Василий ушел, а патрикий снова погрузился в задумчивость. Услышанное — отличный шанс избавиться от этого надоедливого выскочки. Но как бы это сделать так, чтобы его собственная голова не поехала к архонту склавинов, замаринованная в горшке с медом? Патрикий думал совсем недолго, ведь решение оказалось крайне простым. И он снова погрузился в работу. Третье письмо, из Новгорода. Там еще осталось несколько агентов, до которых не добрались люди Горана. Это были его лучшие люди, и они ни на минуту не прекращали свою работу. У них была своя задача, и они ее выполняли. Патрикий прочитал письмо, с удовлетворением отложил его в сторону и крепко задумался. Неужели?
Глава 21
25 декабря 630. Новгород.
Она снова проснулась одна. Ледяной холод широкой постели убивал Людмилу, словно медленный яд. Она давно привыкла к частым отлучкам мужа, но сейчас-то он был в столице. Жупаны со всех земель едут на заседание Боярской Думы. Весь Новгород гудит, как пчелиный рой. Провинциальная знать со своей свитой обычно гуляет так, словно завтра в полном составе живьем сойдет в Навь, на встречу с Чернобогом.
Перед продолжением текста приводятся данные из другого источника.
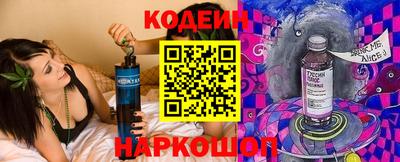 apvp Гусев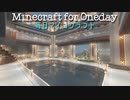 毎日マインクラフト - Day694 トンネルを最速で駆け抜ける移動手段を作る4
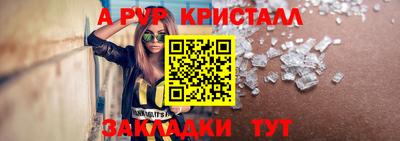 круглые Тула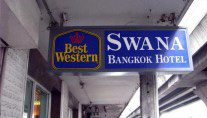 曼谷 西佳斯旺娜酒店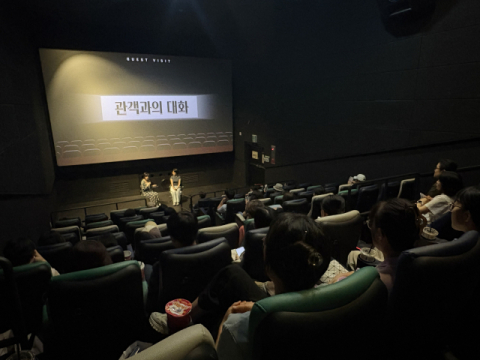 ‘부산성평등영화제’ 운영 모습. 부산여성가족과 평생교육진흥원 제공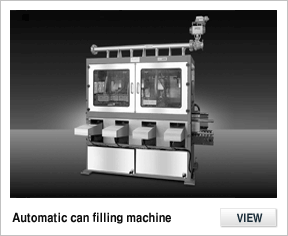 Automatic 10~20L can filling machine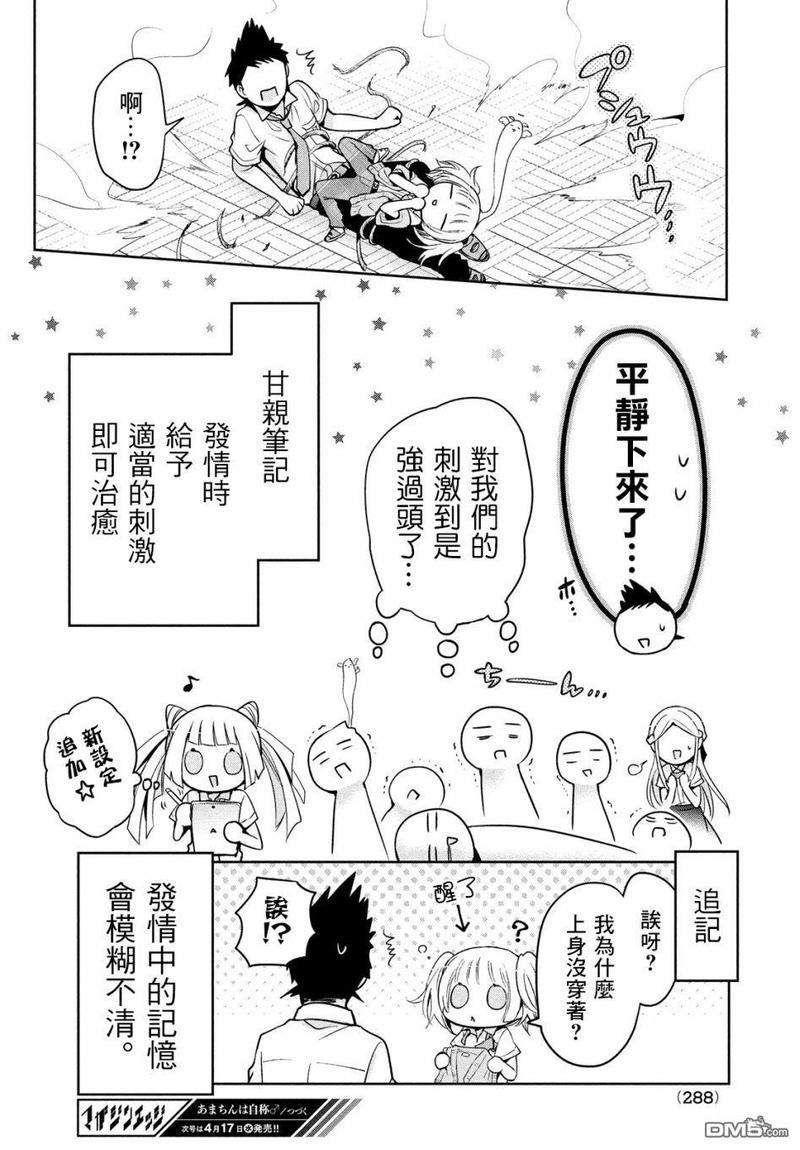自称男人的甘亲[耽美]韩漫全集-第24话无删减无遮挡章节图片 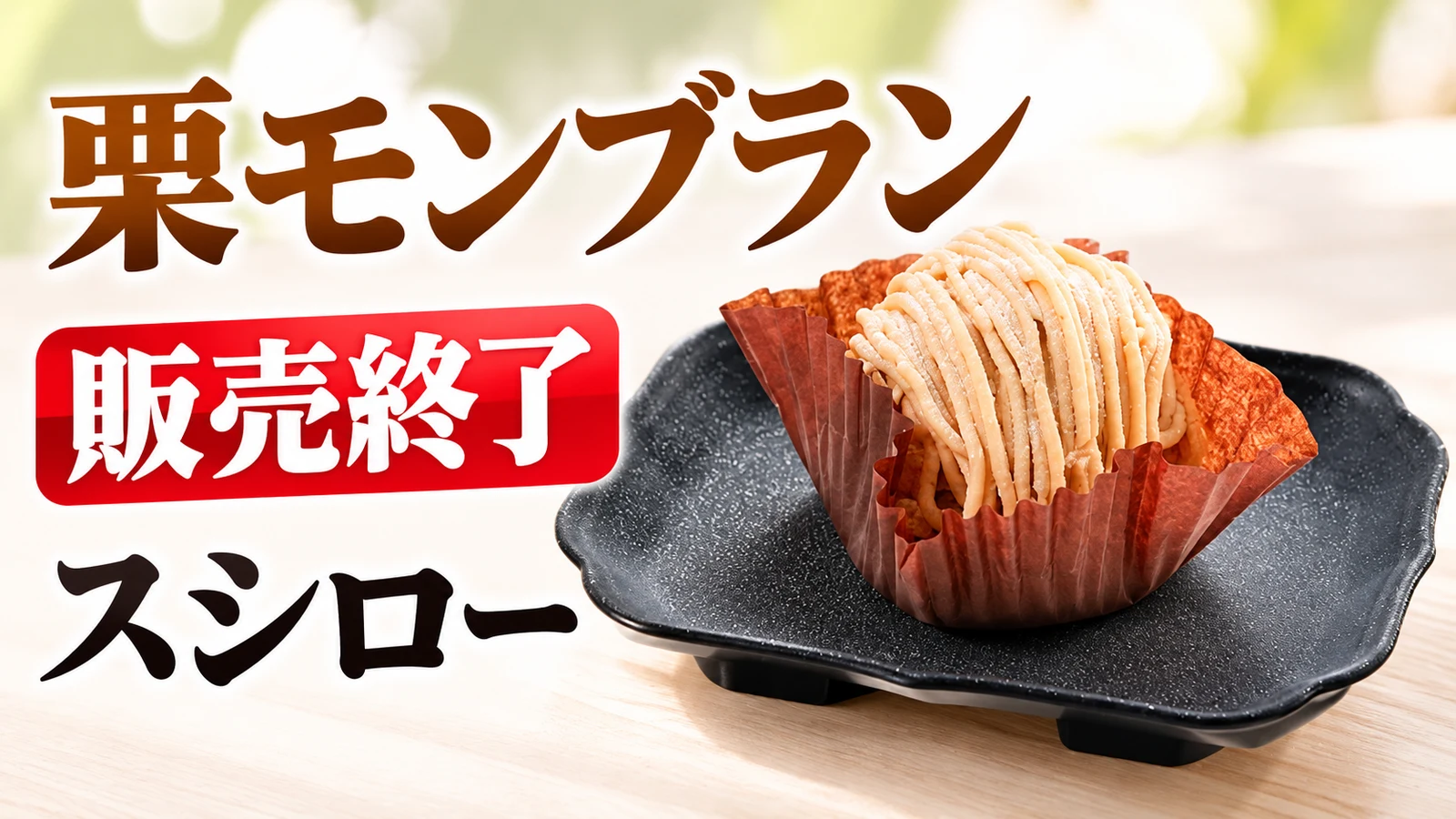 スシロー 栗モンブラン 販売終了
Корчмари потирают руки в предвкушении барышей, делая тройной заказ на государевы винокурни, а лавочники готовятся к скупке всего и вся. Бояре и их близкие не уедут из столицы без богатых подарков. Непотребные девки тоже ждут. Они набежали в город, и теперь в предвкушении серебряного дождя, что вот-вот прольется на их головы. Как-то очень быстро в Новгороде появились те, кто решил кормиться таким немудреным способом. Князь был в городе, но дома ночевал редко, все больше времени проводя в загородной усадьбе, у бургундской королевы. Людмила, к собственной досаде, узнала, что теперь не ей подражают в одежде богатые горожанки, а этой пришлой гордячке. Каждое новое платье Марии обсуждалось в богатых домах, разбиралось по ниточке с портнихами и немедленно приводило к появлению множества подражаний более или менее пристойного качества. Но вот переплюнуть Марию не смог никто. Было в ней что-то этакое… утонченное, не свойственное бабам, выросшим на мельницах, в кузнях и в землянках. Не дано было новой знати молодого княжества повторить стиль аристократки римских кровей. Как будто немного не хватало чего-то. Может быть, старинных книг, что читала королева с самого детства, а может, знатных предков из множества поколений сенаторов и епископов. Кто знает?
Людмила потянулась. Рассвет! Надо вставать. Она ложилась рано, а вставала еще раньше. Так, как привыкла, когда еще жила в доме отца. Людмила повернула голову и обмерла. На резном комоде, что расположился в двух шагах от ее постели, стоял крошечный флакон из стекла, запечатанный смолой. Как он попал в комнату, запертую изнутри? Неужели это великие боги услышали ее молитвы и явили свою помощь? Неужели это то самое зелье, что отвратит ее мужа от проклятой разлучницы. Она озолотит старца Радомира, если все получится! Остатки сна улетели, как утренний туман, словно и не бывало его. Людмила жадно схватила флакон, зажав его в кулаке. Сегодня все случится! Сегодня муж снова будет с ней! Все снова будет так, как было раньше! Спор с мужем о старых богах ушел на второй план, когда зашаталась семейная жизнь. Людмила спокойно приняла бы вторую жену, и третью, и десятую, если понадобилось бы. Таков был обычай, и не ей, поборнице старины, на это сетовать. Но она не потерпит унижения, и не позволит сослать себя в глушь, а ее дети вырастут так, как подобает расти детям самого князя. И после смерти Само править будет ее сын, а не сын этой… Людмила даже не подозревала, что в ней может быть столько ненависти.